W4M · Research Notes

Research Note · New results · 8 / 12

The swarm, measured

Note 5 was a thesis: many small models, learning together, growing as one network. This note is the first data — small in scale, exact in what it shows.

W4M Research · July 2026 · ~5 min read

45.6 → 100%
every member perfect after one overnight memory sync — on material only teammates had seen
×3
the result replicated three times, three brains each run
0 → 100%
one brain's experience transplanted into another — the recipient masters what only the donor lived
The short version We split a workload across three copies of the continual-learning brain from Note 7, so each lived through a different third of the problems. Alone, a brain that had seen only its own third scored 45.6% on the full exam. Then we did what frozen models cannot: synced their experience overnight, the same consolidation each brain uses for its own memories. By morning, every member scored 100% on everything — including material only its teammates had ever seen. Replicated three times. Experience also moves as a file: transplant one brain's memories into a fresh copy and it masters the donor's material immediately, 0 to 100. The honest caveat is real and measured too: shared learning is only as good as what each member perceives — feed the network noisy inputs and the gains shrink until perception is fixed. In business terms: a fleet where every unit's experience becomes every unit's skill, overnight, without a datacenter in the loop.

Note 5 sketched the destination: millions of small models on the edge, each learning from its own use, sharing what it learns so the whole network compounds. A thesis needs numbers. These are the first — deliberately small in scale, three to five brains rather than millions, because at small scale you can measure exactly what sharing does and control everything else.

Three lives, one mind by morning

The setup is simple to state. Take three copies of the same continual-learning brain. Give each a different third of a task world to live in — different problems, different corrections, no overlap. None of them ever sees the full picture. Then, at the end of the "day," sync their experience stores and let each brain run its normal overnight consolidation — the same sleep mechanism from Note 7, just fed with the whole team's day instead of its own.

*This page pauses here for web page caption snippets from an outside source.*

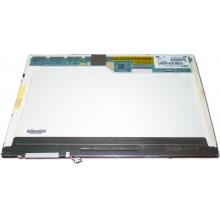 "Матрица для ноутбука 17.0"" (1920x1200) Samsung LTN170U1-L02 CCFL1 TN 30pin правый Глянцевая"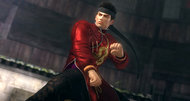 Dead or Alive 5 costume pack 1 DLC screenshots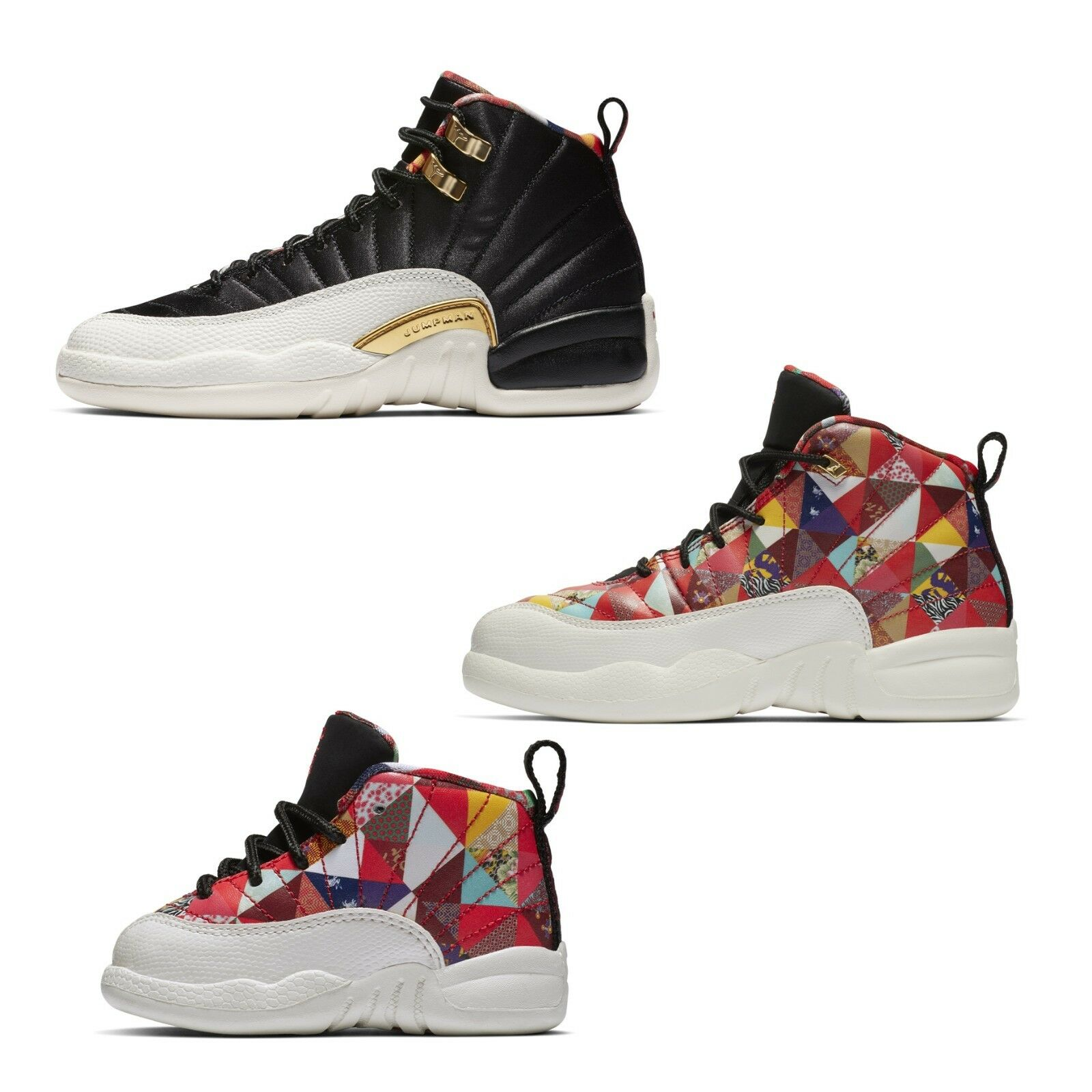 new concept 7de3b f5b7f Details about Air Jordan 12 Retro CNY 2019 Chinese New Year AJ12 Womens  Kids Youth GS PS TD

Before the sync, a brain tested on the full exam scores 45.6% — it knows its third and little else. After one sync and one sleep, all three members score 100% on the complete exam. Not the union of the team held somewhere central — each individual brain, carrying the whole team's competence in its own weights. We ran the experiment three times; it landed the same way each time.

Each unit's experience became every unit's skill — overnight, in the units themselves.
SetupFull-exam accuracy
One brain, alone, having lived one-third of the world45.6%
Same brain after one overnight team sync100%
Its two teammates, same sync100% each

Experience is a file you can hand to a new unit

Because a brain's memories live inside its checkpoint — no external database, nothing server-side — experience is portable by construction. We took the memory store of a brain that had lived through a set of problems and transplanted it into a fresh copy that had never seen them. The recipient went from 0% to 100% on the donor's material, immediately, before any retraining of its own.

Practically, that is onboarding for machines: a new unit joining a deployed fleet does not start from zero — it starts from everything the fleet has already lived. And the speed benefit is measurable even day to day: in a five-member trial, the swarm reached full mastery of a shared world a full day before a single brain working the same world alone.

The honest limit — and why it points at the fix

One experiment in this series failed on purpose, and it is the most instructive. When we ran the sharing loop on inputs that each member perceived noisily — garbled versions of what users actually said — the collective gain collapsed to a few points. Shared learning amplifies whatever the members actually experienced: clean experience compounds, noisy experience doesn't. The network is exactly as good as its senses.

That is not a surprise ending; it is a design requirement we now have a number for. It is also why the perception work in Note 7 — the brain reading its inputs more faithfully, and the crowded-scene training fix noted there — sits upstream of the swarm on our roadmap. Fix what one unit perceives, and the sharing math from this note multiplies it across the fleet for free.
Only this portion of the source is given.